→ TEXTE À LIRE:

######

Un agent de la circulation explique à des passants le fonctionnement du parcmètre. Lausanne, 1959
Un agent de la circulation explique à des passants le fonctionnement du parcmètre. Lausanne, 1959 Musée national suisse / ASL

Histoire de «Black Maria» – une redoutable videuse de poches

C’est à coup sûr lorsqu’on n’a pas de monnaie sous la main qu’il nous en réclame: le parcmètre est la hantise de l’automobiliste pressé. Pourtant, la vocation première de cet importun est des plus nobles, puisqu’il a été conçu pour dissuader les automobilistes de rester stationnés en permanence dans les rues des villes. Le premier parcmètre d’Europe a été installé à Bâle en 1952.

Thomas Weibel

Thomas Weibel

Thomas Weibel est journaliste et professeur d’ingénierie médiatique à la Haute école spécialisée des Grisons ainsi qu’à la Haute école des arts de Berne.

La demande de brevet déposée par Carlton Cole «Carl» Magee le 13 mai 1935 auprès de l’United States Patent and Trademark Office montre un appareil futuriste flanqué au sommet d’une tige, pourvu d’un bouton rotatif et d’un cadran. Avocat et journaliste, Carl Magee dirigeait également la commission des transports d’Oklahoma City. «Mon invention», écrit-il dans sa demande, «mesure la durée d’occupation d’une place de stationnement dont l’utilisation doit être facturée sur une base temporelle». Le document précise que l’appareil permet de payer un temps de stationnement en fonction de la valeur de la pièce insérée, et qu’il indique clairement l’expiration de ce délai.

######

→ DONNÉES EXTRAITES:
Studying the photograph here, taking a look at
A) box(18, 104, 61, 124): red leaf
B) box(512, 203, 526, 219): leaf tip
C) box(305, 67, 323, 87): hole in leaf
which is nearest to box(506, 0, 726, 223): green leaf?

######

D'après le texte sur l'histoire du parcmètre, où et en quelle année le premier parcmètre d'Europe a-t-il été installé ? Les enregistrements ne sont d'aucune utilité ici.

→ RÉPONSE: À Bâle, en 1952.